From PPF Committee member Ina Roy-Faderman:
in the northern hemisphere, we’re getting more sunshine. while Tennyson (bless him)* described spring as the season where young men’s interests “lightly turns to thoughts of love,” for many of us, thoughts turn to poetry itself. including me, since spring creates the sorts of things i write about.
so, as we enter the sunnier months, here’s some ways you can get warmed-up, poetically speaking, as we head toward Poetry Postcard Fest season, ways to stick our toes in our noticing ocean, ready for when the writing starts. i’ll be trying some of these too:
- walk around your neighborhood, or any neighborhood, looking for (maybe taking notes?) of signs of spring: a green shoot poking up between sidewalk panels, goslings by a small lake, the change in the quality of the sunshine at noon [photo courtesy the lovely Dr.

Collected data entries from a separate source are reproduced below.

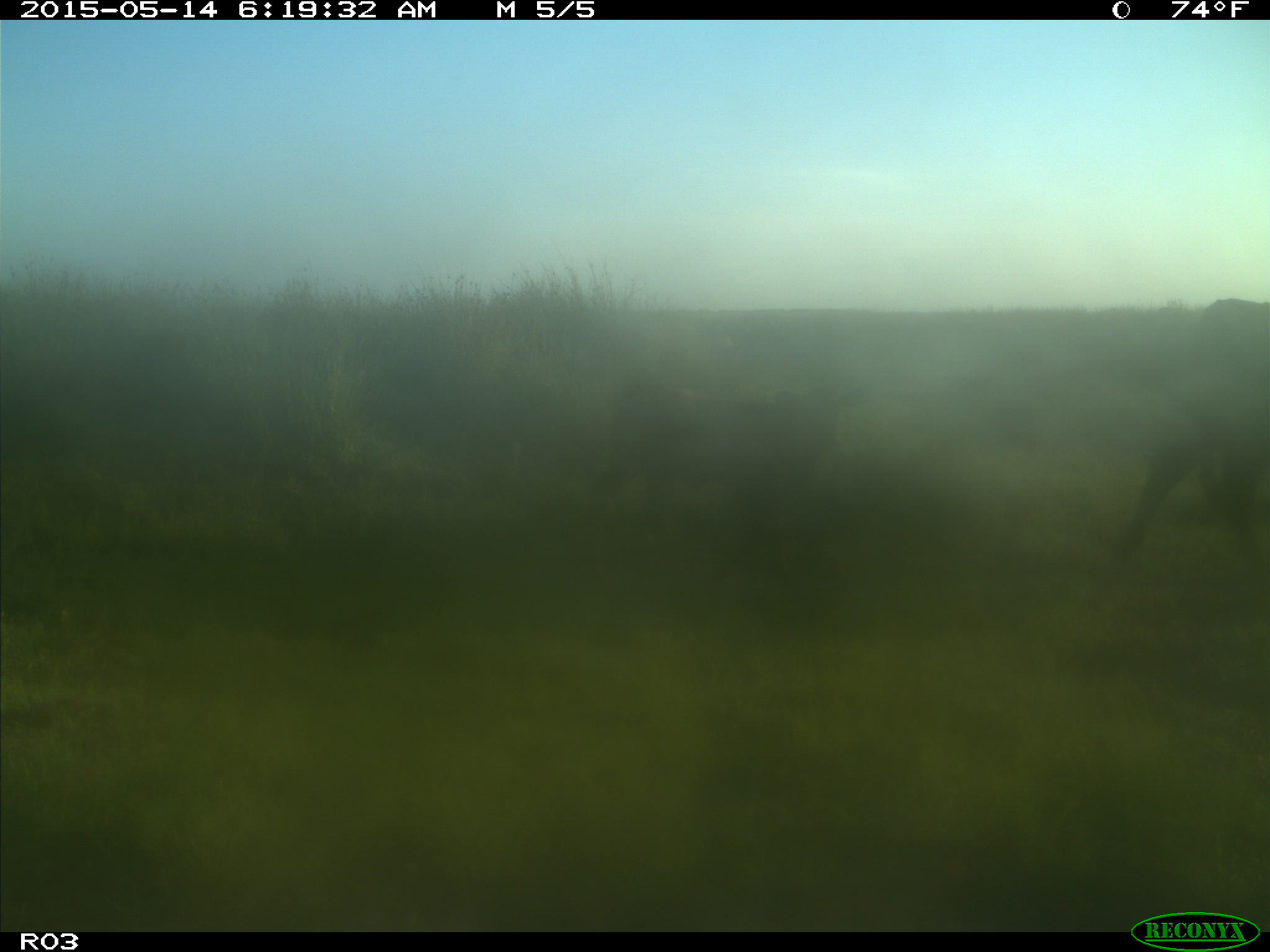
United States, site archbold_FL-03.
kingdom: Animalia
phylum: Chordata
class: Mammalia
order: Artiodactyla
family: Bovidae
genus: Bos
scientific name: Bos taurus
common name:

Joan Starreveld from a Baylands walk a group of us took last week]
- notice themes or ideas that keep popping up in the course of each week (I’ve noticed this happens to me when I’ve got more waking hours). your subconscious might be mulling these themes; once you notice them, they’ll percolate and some will pop back up ready to use in PPF [astrology in the workplace appeared different contexts in my life; I’m letting it simmer in my tiny, carry-with notebook]
- use your phone camera to take a picture of one object of scene each day that feels meaningful, that captures your feelings about the longer, warming, days. keep them in an “inspiration file”
- end each day with a “contribution list” – 3 things you did each day that mattered, to yourself, to someone else: things for you (watched a cozy mystery), for those you love (fed cats, even though they woke me at 2 a.m. demanding to play), for the world (a note to my Senators re: climate change policy). this can be great for mental health, and you may see patterns: people who recur in your list, things that matter to you, lines of connection between you and the world around you
- spend five minutes at your favorite time of day with your eyes closed and face up to the sun (for those of you with sun sensitivities, the night sky works). what do you hear? what do you smell? write a word or two to remind you. after a few days, you’re likely to have an excellent list of words to use as jumping-off points for poems or adjectives that will, without your trying, emerge on your postcards this summer
hope these get your poetry heart pumping!
*in case you’ve never read the whole poem, it’s actually a bitter, heartsick poem; no surprises that we only tend to remember the first stanzas since it’s all downhill from there.
GREAT TIPS INA! I feel when the days get longer, the urge to write postcard poems also begins to swell. I am grateful you are a postcard poet and help make the fest go.
Thanks Paul!
Ina – thanks for this essay, the Tennyson poem, and the links you provided. Thoroughly enjoyed all of it – as thoughts turn to postcard and postcard poem- making – and spring.
Thanks Diana. I’m happy that I’m sharing spring/poem feelings with other people who are feeling it too.